## Written problem
Gather every line of the data below that contains the word "distance". Only matches with the same uppercase and lowercase letters count.

## Task material
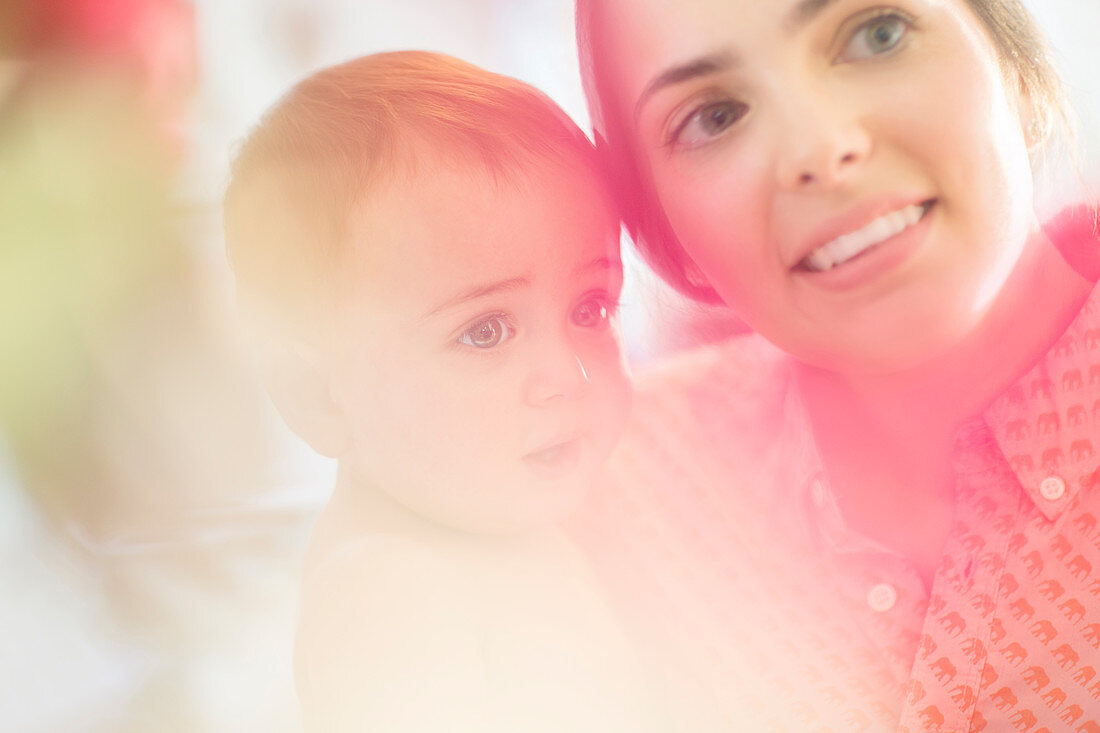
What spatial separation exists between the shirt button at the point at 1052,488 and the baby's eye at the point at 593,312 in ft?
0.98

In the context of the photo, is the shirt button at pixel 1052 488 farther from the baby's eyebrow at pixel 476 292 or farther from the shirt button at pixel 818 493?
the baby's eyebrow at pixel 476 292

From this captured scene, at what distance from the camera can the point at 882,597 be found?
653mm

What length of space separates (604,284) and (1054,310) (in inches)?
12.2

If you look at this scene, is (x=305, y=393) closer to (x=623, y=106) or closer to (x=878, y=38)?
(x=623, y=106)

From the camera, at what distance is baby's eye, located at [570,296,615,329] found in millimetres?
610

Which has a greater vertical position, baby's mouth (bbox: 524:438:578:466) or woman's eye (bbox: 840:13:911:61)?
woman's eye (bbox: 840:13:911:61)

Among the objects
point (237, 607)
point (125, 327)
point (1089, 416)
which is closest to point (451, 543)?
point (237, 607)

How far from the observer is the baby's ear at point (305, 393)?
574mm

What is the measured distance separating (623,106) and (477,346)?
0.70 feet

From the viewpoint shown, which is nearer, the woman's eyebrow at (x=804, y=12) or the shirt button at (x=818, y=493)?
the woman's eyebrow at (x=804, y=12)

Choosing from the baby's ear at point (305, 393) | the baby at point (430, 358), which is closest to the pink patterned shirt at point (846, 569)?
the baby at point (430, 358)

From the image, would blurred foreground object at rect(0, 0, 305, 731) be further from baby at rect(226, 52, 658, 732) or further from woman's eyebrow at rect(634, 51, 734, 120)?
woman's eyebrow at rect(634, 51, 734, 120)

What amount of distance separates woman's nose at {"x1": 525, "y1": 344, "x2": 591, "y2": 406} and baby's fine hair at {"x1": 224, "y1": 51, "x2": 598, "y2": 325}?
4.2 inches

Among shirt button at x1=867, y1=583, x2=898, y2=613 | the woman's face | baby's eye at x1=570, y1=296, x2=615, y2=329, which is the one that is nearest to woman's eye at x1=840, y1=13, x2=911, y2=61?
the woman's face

--

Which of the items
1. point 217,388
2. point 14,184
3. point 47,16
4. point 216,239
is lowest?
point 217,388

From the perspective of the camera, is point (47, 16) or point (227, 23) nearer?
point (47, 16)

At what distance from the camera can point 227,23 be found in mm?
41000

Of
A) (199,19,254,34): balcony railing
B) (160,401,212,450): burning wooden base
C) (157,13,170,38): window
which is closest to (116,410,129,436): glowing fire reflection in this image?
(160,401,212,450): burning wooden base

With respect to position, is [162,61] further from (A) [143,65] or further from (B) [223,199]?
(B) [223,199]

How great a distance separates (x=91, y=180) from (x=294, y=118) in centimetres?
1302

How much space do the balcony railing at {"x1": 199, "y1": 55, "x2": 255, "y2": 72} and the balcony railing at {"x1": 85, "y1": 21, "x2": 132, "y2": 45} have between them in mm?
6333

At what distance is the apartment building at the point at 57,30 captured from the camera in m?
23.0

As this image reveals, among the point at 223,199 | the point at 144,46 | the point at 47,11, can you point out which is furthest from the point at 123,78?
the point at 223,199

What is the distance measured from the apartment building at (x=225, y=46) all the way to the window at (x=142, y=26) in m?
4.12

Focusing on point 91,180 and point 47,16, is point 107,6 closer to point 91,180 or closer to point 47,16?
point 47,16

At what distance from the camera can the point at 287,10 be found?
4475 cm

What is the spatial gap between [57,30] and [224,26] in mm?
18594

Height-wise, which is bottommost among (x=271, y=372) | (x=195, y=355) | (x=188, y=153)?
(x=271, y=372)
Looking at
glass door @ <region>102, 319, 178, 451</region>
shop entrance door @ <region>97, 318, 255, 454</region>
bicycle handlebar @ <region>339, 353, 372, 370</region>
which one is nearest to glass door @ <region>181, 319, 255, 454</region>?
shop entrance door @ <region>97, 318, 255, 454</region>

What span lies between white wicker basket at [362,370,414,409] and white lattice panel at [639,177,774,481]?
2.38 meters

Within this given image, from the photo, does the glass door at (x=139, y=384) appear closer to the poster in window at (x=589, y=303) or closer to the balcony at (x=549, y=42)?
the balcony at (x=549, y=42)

## Answer to this exercise
From this captured scene, at what distance from the camera can the point at 882,597 be found?
From the camera, at what distance is baby's eye, located at [570,296,615,329] found in millimetres?
What is the measured distance separating (623,106) and (477,346)?
What amount of distance separates woman's nose at {"x1": 525, "y1": 344, "x2": 591, "y2": 406} and baby's fine hair at {"x1": 224, "y1": 51, "x2": 598, "y2": 325}?
At what distance from the camera can point 227,23 be found in mm?
How great a distance separates (x=91, y=180) from (x=294, y=118) in centimetres?
At what distance is the apartment building at the point at 57,30 captured from the camera in m?
What is the distance measured from the apartment building at (x=225, y=46) all the way to the window at (x=142, y=26) in m?
At what distance from the camera can the point at 287,10 be found?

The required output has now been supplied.